• _REQUIREMENT_
Each line of the data is to be output verbatim, with the images removed.

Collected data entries
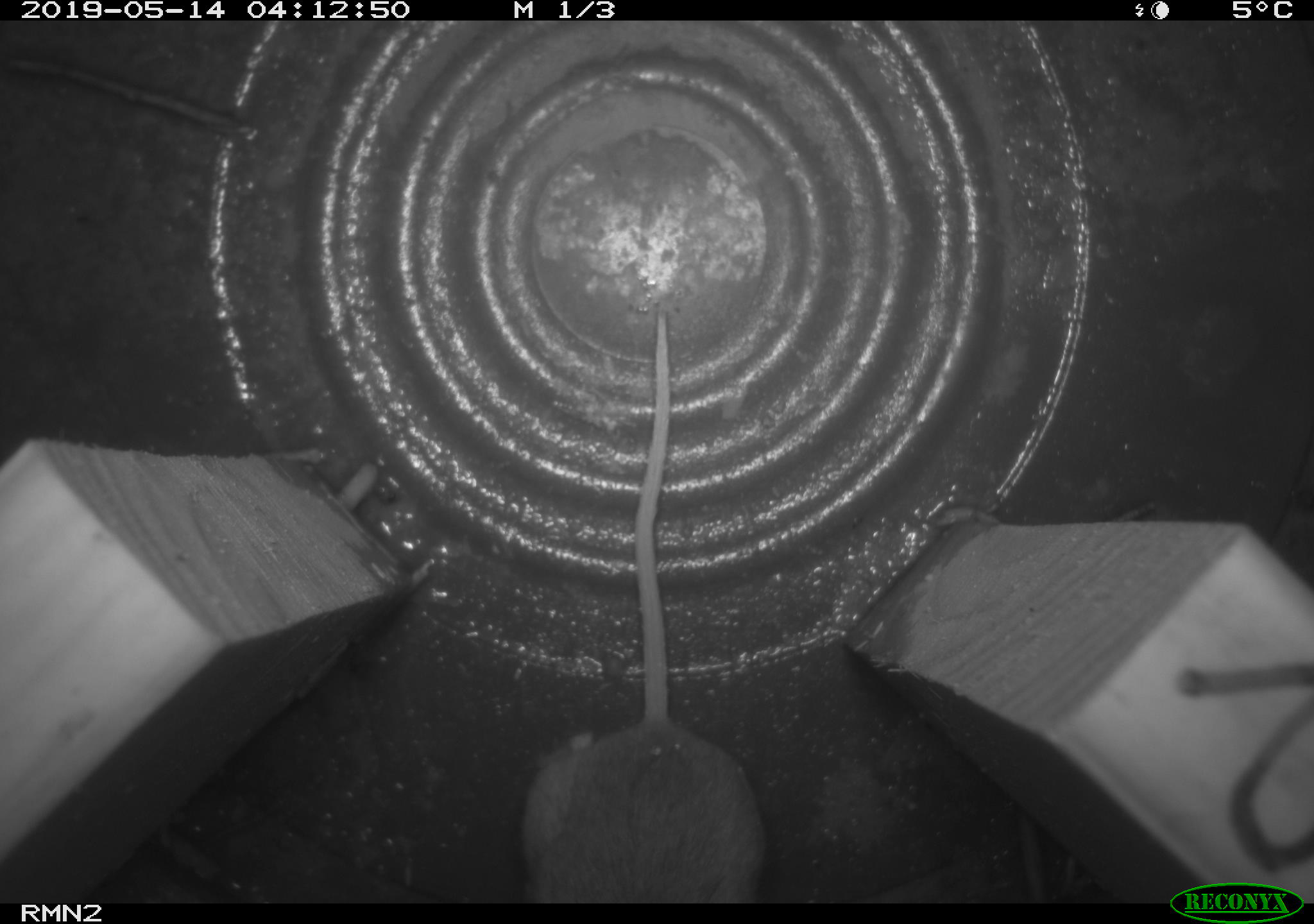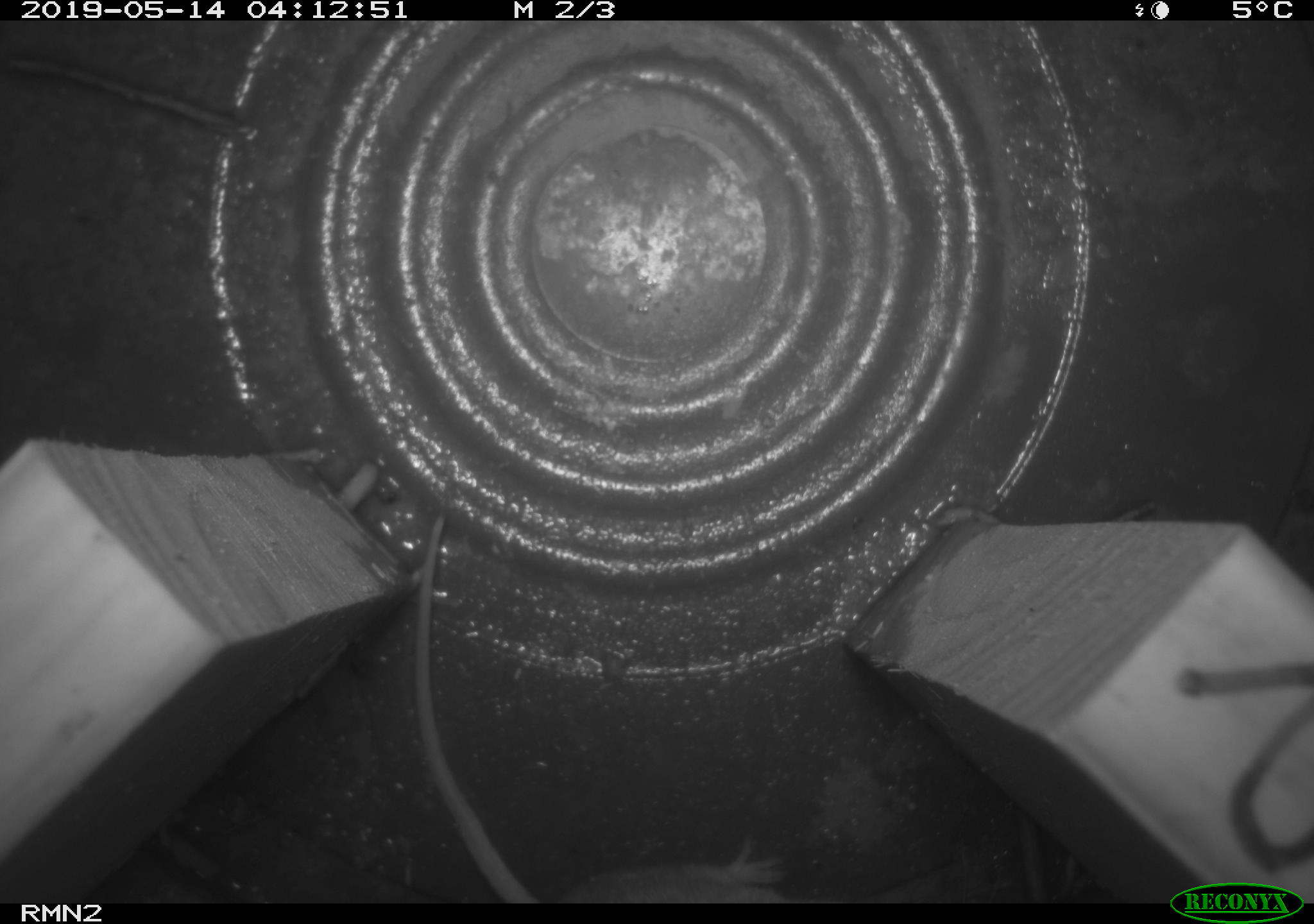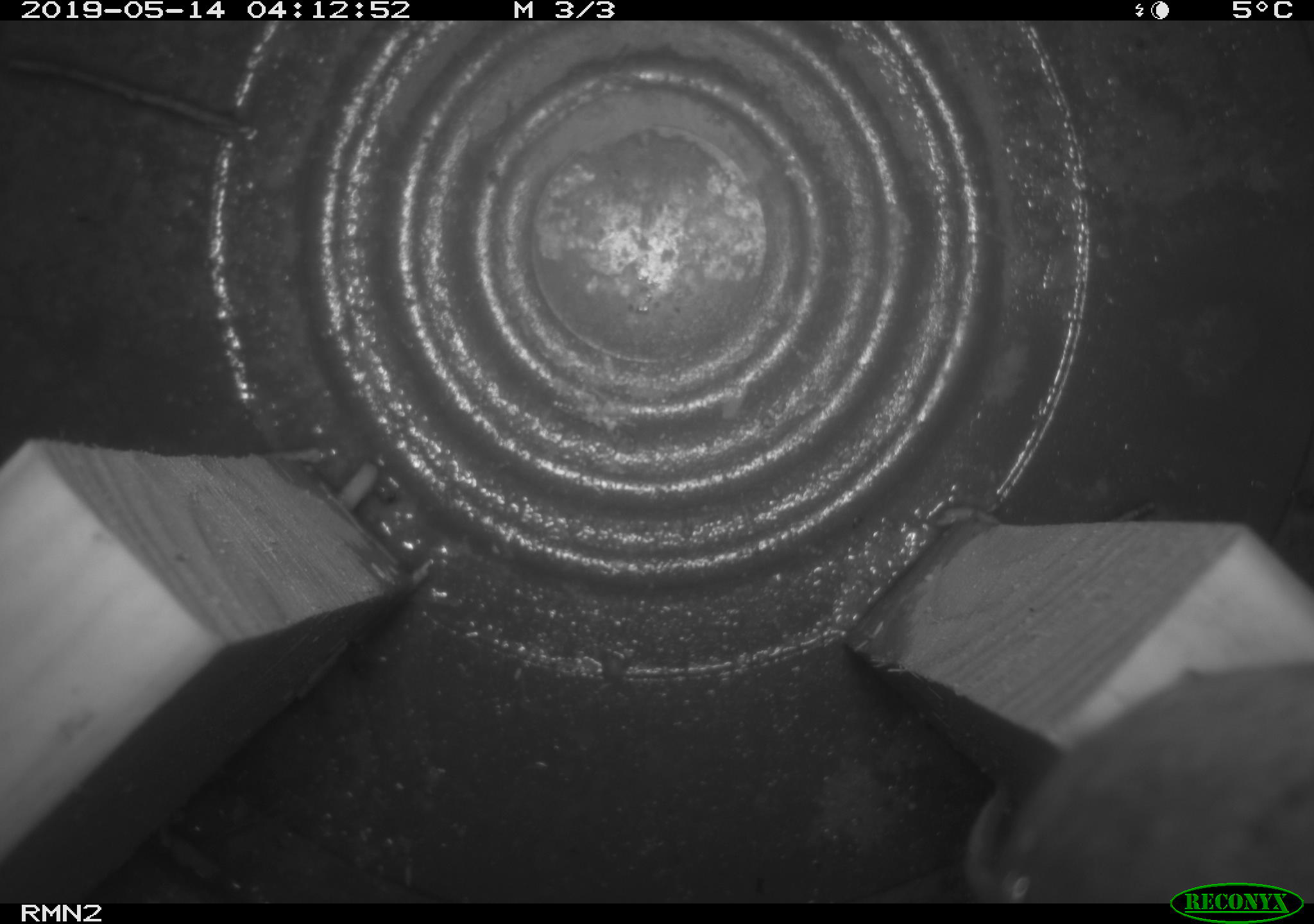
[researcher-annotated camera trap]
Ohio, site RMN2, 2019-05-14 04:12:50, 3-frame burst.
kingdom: Animalia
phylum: Chordata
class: Mammalia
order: Rodentia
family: Cricetidae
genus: Peromyscus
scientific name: Peromyscus leucopus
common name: white-footed mouse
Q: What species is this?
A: White-footed mouse (Peromyscus leucopus).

• _TASK RESPONSE_
[researcher-annotated camera trap]
Ohio, site RMN2, 2019-05-14 04:12:50, 3-frame burst.
kingdom: Animalia
phylum: Chordata
class: Mammalia
order: Rodentia
family: Cricetidae
genus: Peromyscus
scientific name: Peromyscus leucopus
common name: white-footed mouse
Q: What species is this?
A: White-footed mouse (Peromyscus leucopus).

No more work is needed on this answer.